##### Passage provided
Leak Detection and Inspection Machines
As a manufacturer of in-line, off-line and laboratory machines with non-destructive testing methods, WILCO’s technologies are used to inspect vials, ampoules, prefilled syringes, BFS products, IV bags, blister, pouches trays and any pharmaceutical product that requires a quality declaration.
WILCO’s laboratory machines are suitable for:
- Container closure integrity testing
- X-ray-based particle detection
- Laser-based headspace analysis
- Laser-based gas detection
- NIR-based residual moisture measurement
- Camera-based cosmetic inspection
Liquid-filled container for leak detection
The loss of vacuum inside a test chamber, as a result of either headspace gas leakage or liquid vaporisation from a leak, can be measured by WILCO’s patented liquid-filled container (LFC).
Our LFC technology is suitable for leak detection in:
- Prefilled syringes
- Liquid-filled vials
- Liquid-filled ampoules
- BFS products
- IV bags
Our LFC method is considerably more sensitive to measuring the loss of vacuum than standard pressure decay methods.
This vacuum-based CCI method was also used to manufacture the first ever high-speed leak tester for prefilled syringes, which guarantees no movement within the stopper during the test.
Headspace analyser to detect small gas concentrations
Gas concentrations, such as oxygen or moisture, can be reliably detected using our laser absorption spectroscopy. With an individual laser beam in every testing station and test speeds of up to 600 vials a minute, our headspace analyser rotary machines guide a wavelength modulated, low-power laser beam through the headspace of a parenteral product.
Accurate measurements of the smallest oxygen levels can be detected using our technology and information on the remaining absolute pressure in the headspace can be provided.
Leak sizes smaller than 1 micron can also be reliably detected, allowing for monitoring of the container closure integrity.
X-Ray-based foreign particle detection and component verification
WILCO has manufactured the first ever in-line foreign particle detection system based on low energy X-ray. This new technology can detect both visible and non-visible foreign particulate matters in lyo, suspension and clear liquid formulations.
It can also be used to perform component verifications, such as the detection of non-visible needle damages in prefilled syringes, damages to rubber stoppers or chipped glass rims underneath the aluminium cap on vials or the verification of correctly assembled auto injectors.
##########
##### Records
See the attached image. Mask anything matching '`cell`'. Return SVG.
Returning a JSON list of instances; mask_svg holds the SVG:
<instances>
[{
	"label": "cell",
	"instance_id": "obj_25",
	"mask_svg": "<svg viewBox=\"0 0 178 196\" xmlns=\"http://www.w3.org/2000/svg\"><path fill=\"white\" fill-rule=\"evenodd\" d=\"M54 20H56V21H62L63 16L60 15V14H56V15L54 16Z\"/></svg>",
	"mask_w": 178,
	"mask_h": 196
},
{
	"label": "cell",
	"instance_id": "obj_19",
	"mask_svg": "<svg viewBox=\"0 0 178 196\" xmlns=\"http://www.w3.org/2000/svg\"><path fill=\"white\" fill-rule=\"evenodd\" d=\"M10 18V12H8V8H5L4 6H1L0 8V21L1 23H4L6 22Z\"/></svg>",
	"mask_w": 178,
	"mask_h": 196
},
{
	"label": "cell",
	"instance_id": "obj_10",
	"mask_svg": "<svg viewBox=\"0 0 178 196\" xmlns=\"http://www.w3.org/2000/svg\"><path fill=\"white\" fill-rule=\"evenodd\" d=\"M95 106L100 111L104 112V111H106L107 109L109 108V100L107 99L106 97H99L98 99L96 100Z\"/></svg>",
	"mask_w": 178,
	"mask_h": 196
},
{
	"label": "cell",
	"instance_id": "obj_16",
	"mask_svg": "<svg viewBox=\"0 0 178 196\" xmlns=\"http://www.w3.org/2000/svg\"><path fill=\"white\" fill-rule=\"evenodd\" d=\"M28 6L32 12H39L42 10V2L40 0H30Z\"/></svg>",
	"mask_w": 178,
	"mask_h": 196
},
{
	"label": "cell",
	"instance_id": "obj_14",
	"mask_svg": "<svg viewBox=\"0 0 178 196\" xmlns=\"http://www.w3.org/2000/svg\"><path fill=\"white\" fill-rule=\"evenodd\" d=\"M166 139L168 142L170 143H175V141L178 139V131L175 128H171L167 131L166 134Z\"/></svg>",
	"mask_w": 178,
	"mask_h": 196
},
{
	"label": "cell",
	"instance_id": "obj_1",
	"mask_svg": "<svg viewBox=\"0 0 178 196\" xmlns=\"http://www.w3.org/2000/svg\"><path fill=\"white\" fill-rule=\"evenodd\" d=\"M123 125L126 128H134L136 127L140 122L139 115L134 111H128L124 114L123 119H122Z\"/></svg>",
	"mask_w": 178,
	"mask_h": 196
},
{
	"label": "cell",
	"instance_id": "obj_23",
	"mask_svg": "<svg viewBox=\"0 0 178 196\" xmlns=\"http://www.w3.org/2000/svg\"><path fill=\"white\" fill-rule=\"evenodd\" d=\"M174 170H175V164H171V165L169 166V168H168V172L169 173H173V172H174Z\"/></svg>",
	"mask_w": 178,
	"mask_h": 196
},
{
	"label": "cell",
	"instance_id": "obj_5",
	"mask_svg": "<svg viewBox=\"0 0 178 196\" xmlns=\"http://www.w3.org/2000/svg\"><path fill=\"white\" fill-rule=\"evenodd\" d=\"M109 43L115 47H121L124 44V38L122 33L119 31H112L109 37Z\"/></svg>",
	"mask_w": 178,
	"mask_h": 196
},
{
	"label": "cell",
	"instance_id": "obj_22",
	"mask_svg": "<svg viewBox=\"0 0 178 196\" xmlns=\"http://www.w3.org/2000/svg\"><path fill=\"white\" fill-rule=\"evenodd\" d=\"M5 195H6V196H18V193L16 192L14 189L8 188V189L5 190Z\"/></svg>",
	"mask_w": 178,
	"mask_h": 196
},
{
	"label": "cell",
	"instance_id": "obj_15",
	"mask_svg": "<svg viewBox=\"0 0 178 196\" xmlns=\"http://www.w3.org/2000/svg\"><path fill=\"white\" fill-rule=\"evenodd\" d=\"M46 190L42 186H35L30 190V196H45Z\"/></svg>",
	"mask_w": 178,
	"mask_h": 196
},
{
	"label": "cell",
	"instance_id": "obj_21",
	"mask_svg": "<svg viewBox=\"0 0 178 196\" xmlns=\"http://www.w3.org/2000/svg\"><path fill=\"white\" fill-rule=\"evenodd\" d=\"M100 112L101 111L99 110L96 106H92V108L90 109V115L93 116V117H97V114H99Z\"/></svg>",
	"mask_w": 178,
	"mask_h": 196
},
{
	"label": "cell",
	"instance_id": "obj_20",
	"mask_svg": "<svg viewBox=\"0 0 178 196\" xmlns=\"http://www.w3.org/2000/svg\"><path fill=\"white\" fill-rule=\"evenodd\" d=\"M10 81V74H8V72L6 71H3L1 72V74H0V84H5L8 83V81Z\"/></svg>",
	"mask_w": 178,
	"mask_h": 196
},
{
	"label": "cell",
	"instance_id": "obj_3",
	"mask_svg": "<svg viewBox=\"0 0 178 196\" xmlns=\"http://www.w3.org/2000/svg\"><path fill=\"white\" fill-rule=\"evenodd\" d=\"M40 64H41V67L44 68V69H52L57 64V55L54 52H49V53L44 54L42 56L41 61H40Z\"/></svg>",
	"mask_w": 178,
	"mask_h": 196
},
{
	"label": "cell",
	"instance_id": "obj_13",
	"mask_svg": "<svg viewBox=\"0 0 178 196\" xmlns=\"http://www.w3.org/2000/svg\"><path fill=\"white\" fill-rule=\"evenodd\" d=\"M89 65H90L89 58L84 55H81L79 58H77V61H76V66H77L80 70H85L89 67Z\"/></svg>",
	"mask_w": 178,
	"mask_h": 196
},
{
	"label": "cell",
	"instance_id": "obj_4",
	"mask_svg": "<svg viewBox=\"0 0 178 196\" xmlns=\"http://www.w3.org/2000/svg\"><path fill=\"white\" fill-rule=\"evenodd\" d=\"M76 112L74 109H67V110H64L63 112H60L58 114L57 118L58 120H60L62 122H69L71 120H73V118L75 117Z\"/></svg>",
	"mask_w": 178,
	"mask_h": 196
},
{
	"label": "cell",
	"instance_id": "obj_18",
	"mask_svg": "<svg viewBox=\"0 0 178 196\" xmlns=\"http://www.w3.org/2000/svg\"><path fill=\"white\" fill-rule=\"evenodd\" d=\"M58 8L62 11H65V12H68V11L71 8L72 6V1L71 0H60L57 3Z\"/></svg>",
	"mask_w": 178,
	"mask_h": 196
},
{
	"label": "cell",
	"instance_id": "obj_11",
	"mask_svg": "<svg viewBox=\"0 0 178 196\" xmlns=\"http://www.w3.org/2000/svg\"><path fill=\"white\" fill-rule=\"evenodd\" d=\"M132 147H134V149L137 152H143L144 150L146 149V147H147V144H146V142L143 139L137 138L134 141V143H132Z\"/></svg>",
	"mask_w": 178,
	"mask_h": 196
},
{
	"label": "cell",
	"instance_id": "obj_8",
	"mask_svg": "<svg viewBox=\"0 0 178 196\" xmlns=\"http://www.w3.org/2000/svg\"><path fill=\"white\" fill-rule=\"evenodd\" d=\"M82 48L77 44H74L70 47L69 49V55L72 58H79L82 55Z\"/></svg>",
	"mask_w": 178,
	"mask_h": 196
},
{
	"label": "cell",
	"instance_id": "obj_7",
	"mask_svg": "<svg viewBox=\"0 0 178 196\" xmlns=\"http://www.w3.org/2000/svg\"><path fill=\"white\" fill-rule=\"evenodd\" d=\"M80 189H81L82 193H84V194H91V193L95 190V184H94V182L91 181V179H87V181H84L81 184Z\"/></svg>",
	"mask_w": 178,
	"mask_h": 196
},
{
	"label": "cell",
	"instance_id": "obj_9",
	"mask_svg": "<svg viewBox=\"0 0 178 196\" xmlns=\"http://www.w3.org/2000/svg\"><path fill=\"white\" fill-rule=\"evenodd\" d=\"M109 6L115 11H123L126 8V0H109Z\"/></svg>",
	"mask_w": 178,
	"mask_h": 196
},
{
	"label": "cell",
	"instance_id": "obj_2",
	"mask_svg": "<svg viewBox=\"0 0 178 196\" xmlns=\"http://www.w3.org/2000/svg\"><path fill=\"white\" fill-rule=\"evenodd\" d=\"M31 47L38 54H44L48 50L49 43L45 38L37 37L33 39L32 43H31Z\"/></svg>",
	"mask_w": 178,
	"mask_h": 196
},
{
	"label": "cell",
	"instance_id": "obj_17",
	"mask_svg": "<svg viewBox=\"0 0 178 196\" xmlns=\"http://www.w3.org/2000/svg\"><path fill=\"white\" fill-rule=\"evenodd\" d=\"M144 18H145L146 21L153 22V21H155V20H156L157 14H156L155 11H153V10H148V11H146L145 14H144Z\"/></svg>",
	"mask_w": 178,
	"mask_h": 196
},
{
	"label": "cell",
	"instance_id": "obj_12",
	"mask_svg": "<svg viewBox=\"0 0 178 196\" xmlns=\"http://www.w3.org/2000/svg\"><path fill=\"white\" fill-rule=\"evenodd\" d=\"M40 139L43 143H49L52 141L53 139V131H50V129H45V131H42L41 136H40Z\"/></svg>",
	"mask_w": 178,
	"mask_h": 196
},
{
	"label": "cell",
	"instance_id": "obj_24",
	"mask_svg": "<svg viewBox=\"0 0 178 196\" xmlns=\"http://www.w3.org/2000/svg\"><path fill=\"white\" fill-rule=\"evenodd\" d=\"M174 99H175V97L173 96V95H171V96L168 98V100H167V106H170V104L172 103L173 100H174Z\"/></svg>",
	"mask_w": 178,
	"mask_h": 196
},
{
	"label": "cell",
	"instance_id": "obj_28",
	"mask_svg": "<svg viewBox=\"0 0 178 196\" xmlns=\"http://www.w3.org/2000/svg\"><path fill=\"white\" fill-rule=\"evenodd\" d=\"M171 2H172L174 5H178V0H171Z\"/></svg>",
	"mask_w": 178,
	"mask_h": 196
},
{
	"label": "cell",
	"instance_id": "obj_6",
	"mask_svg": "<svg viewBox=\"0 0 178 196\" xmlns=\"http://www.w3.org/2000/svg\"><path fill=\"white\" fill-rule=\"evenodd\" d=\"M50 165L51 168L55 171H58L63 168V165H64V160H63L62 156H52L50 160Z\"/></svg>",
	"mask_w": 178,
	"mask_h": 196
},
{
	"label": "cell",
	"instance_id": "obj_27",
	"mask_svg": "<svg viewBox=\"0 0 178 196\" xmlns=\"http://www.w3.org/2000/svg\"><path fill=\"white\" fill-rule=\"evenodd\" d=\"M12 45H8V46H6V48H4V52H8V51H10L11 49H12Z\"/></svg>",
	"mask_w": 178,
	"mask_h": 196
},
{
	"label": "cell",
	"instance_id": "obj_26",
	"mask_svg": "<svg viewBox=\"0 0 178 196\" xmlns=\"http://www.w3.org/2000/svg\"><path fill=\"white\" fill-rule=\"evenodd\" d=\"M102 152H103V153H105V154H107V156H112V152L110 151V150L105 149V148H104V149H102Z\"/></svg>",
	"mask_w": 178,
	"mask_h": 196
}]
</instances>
##########
Work instructions
[1] Translate this sentence from the WILCO text into Spanish: "Our LFC method is considerably more sensitive to measuring the loss of vacuum than standard pressure decay methods."
[2] According to the WILCO text, what test speed can the headspace analyser rotary machines reach?
[3] List every product that the WILCO text says the LFC technology is suitable for in leak detection.
The data has no connection to the WILCO text.

Answers for the tasks
[1] Nuestro método LFC es considerablemente más sensible para medir la pérdida de vacío que los métodos estándar de caída de presión.

[2] Up to 600 vials a minute.

[3]
- Prefilled syringes
- Liquid-filled vials
- Liquid-filled ampoules
- BFS products
- IV bags